YOUR GOAL: Copy the records starting at the line that contains "Can you tell" and ending after the line that contains "3867 millimetres", writing out each record in full but shifting every distance in the answers up by 81.

DATASET EXTRACT:
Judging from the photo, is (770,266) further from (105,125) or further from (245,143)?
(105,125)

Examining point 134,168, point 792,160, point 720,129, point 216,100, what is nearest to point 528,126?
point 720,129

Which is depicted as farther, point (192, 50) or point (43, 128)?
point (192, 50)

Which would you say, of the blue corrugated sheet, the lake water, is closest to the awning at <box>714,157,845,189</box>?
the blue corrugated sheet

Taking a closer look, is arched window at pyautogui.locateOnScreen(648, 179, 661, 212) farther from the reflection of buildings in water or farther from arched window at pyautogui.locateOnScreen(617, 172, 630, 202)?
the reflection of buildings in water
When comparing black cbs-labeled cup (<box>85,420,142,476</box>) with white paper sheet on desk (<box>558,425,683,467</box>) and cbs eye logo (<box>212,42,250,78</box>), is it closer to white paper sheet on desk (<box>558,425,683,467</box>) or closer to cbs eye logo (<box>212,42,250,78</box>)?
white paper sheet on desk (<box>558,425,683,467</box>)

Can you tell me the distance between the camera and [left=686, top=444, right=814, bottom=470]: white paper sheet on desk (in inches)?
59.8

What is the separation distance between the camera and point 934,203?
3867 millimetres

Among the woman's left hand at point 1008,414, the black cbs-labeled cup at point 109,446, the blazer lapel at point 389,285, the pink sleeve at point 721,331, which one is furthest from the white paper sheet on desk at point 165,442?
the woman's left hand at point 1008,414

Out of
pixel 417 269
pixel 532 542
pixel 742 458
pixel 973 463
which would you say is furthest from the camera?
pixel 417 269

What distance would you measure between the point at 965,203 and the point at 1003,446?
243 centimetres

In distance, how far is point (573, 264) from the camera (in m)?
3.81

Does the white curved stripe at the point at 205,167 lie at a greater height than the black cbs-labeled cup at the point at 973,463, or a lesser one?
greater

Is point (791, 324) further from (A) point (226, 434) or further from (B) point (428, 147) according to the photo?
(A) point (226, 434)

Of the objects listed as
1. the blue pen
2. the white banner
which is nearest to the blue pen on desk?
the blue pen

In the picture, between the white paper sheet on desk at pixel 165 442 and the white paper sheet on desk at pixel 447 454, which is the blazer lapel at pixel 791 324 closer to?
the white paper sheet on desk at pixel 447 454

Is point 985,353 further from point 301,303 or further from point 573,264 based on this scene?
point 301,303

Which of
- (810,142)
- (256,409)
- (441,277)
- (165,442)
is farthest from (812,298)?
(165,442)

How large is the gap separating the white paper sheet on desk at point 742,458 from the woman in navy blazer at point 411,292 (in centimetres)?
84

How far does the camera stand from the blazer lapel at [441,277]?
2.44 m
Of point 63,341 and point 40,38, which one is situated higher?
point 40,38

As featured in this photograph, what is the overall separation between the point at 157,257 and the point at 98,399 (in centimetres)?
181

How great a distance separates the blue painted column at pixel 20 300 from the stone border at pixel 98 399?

SOLUTION FOR THIS EXERCISE:
Can you tell me the distance between the camera and [left=686, top=444, right=814, bottom=470]: white paper sheet on desk (in inches)?
140.8

What is the separation distance between the camera and point 934,203?
3948 millimetres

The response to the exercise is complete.